Aprofundam-se as suspeitas contra o governo e, em
especial, Cristina Kirchner, a presidente da Argentina. A morte não-esclarecida
do promotor Alberto Nisman é uma chaga aberta no que resta de credibilidade do
regime peronista.
Este promotor documentara um
itinerário sombrio no que tange às tratativas entre o peronismo imperante e o
regime dos ayatollahs. Além do acordo
de escambo de mercadorias entre a Argentina e o Irã carregar grossas nuvens de
um contubérnio para neutralizar a investigação da responsabilidade no
monstruoso atentado contra a Associação Mutual Israelense Argentina em 1994. O
promotor Nisman procedeu a levantamento
de vários telefonemas entre partes que receberiam a merecida atenção no seu
comparecimento anunciado ao Congresso Argentino, quando denunciaria as
tratativas.
Conforme assinalado no blog anterior, as suspeitas quanto à
inverossimilhança do suicídio, em pessoa tão determinada e corajosa quanto o
promotor já eram fortes, apesar das dúbias indicações da autópsia. Ao
verificar-se que a mão de Nisman não tinha vestígios de pólvora – como
fatalmente ocorreria se ele houvesse detonado a própria arma – aumentaram as
probabilidades (que se acercam da certeza) de que a vítima foi assassinada.
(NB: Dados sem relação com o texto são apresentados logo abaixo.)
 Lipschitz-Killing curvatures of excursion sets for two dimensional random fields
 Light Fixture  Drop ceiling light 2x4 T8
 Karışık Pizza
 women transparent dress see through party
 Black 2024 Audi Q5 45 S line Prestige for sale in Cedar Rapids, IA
As investigações posteriores – uma vez
puxadas as cortinas enganosas arrumadas por funcionários governamentais, com
subordinação ao Executivo – têm apontado para ainda maiores suspeitas quanto ao
assassinato.
A velha regra latina nos fornece o
dedo acusador. Com efeito, o cui prodest
?(a quem beneficia?) está aí para sublinhar a quem interessa o crime. Se a tese do
suicídio não faz sentido em quem se dispunha a concluir o respectivo e
laborioso esforço de sinalizar as responsabilidades do governo – e que de resto
não dera nenhuma indicação da contraditória disposição a renunciar à
monumental tarefa a que se dedicara e que ora levava ao conhecimento de quem de
direito – a voz do Povo, com cartazes de Justiça
e de Cristina assassina - recalca com ênfase qual é o sentir da opinião
pública.
Por outro lado, aumentam os indícios de
que o apartamento de Nisman foi invadido. Além da vergonhosa falta de proteção
de parte do governo justicialista, há detalhes que põem abaixo a espúria tese
do suicídio. Um simples chaveiro de vizinhança não teve qualquer dificuldade de
entrar no apartamento de Nisman pela porta dos fundos.
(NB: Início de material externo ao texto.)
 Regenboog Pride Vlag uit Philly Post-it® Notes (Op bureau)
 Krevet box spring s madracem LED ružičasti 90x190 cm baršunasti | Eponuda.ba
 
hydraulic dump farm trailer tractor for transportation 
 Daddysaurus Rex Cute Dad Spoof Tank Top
Há outras inúmeras circunstâncias
comprometedoras. Tão logo informado da ocorrência, o Secretário da Segurança
argentina, Sergio Berni, adentrou o apartamento, supostamente para garantir que
“ninguém entrasse, nem tocasse em nada”. Mas segundo a própria admissão, Berni
entrara minutos antes do juiz Manuel de Campos e bem antes da promotora
Victoria Fein.
Por outro lado, o ex-presidente da Daia
(Delegação de Associações Israelito-Argentinas) falou com parente de Nisman que
“achara uma lista de compras para a empregada, para a segunda-feira”.
“Proteção a Nisman”. Dez policiais federais faziam a proteção de
Nisman, que não dava sinais de ser rigorosa.
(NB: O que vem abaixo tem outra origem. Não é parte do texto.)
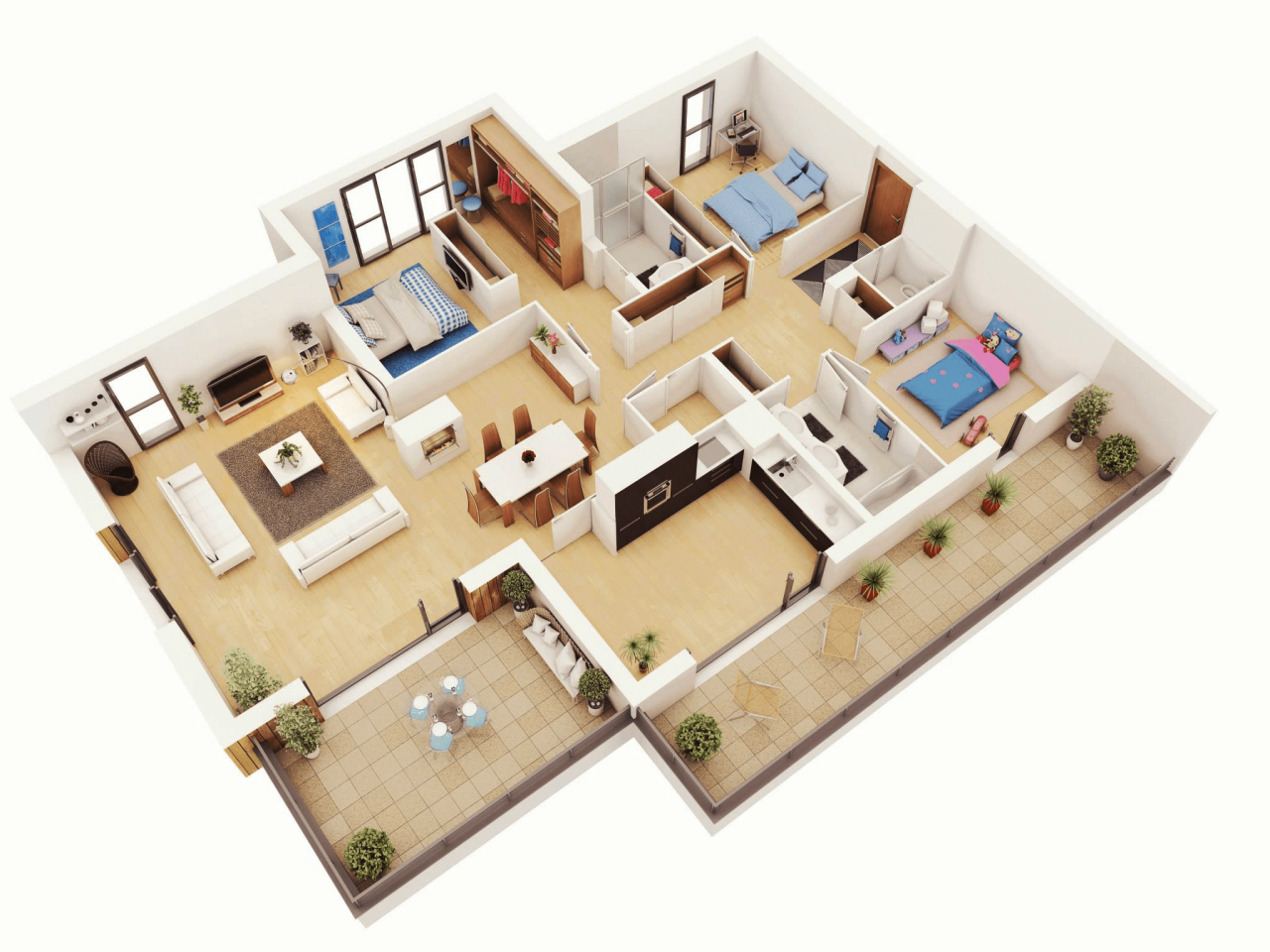 23 Magnificient Small 3 Bedroom House Plans Home, Family, Style and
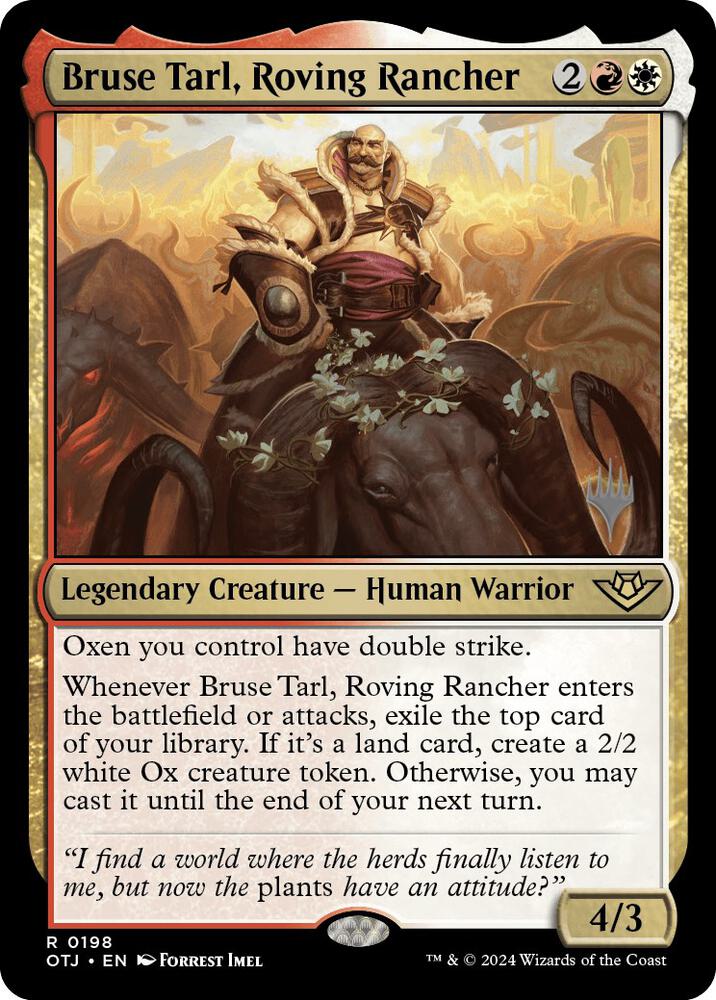 Bruse Tarl Roving Rancher 198 (Promo Pack: Outlaws of Thunder Junction)  - Foil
Nunca estavam na porta do apartamento, mas sim da do prédio. Nas horas
anteriores ao óbito do promotor, nem isso.
Tampouco se encaixa o perfil
psicológico. O psiquiatra Hugo Marietán sustenta que o perfil de Alberto Nisman
é o de um homem de ação, acostumado a altos níveis de estresse, e, portanto,
não condiz com suicídio induzido.
Não obstante, os diversos indícios,
armas calibre 22 (que lhe foi cedida por funcionário da promotoria) podem não
deixar resíduos na mão de quem as deflagra. A incerteza é vincada por essa
característica da arma do crime.
Por último, mais um penduricalho
irônico. Hoje, a edição do New York Times
trás com foto a cores e em primeira página, instantâneo da denúncia popular da
Kirchner, com a manchete: Na Argentina sugestões de esforço para
proteger o Irã. A Argentina sempre sentiu essa necessidade de vínculos
estreitos com a grande nação acima do Rio Grande. O próprio presidente Carlos
Menem articulava em seu governo ‘aliança carnal’ com os Estados Unidos. Que o desmoralizado regime de Cristina
Kirchner – com o juiz nova-iorquino dando ganho de causa aos fundos ditos abutres – mereça mais essa
pincelada, não sei como o interpretará o público portenho. Mas o episódio da
estranha morte de Alberto Nisman de certa maneira exagera nos indícios
incriminatórios, a ponto de o sol na manhã dissipar as brumas da noite.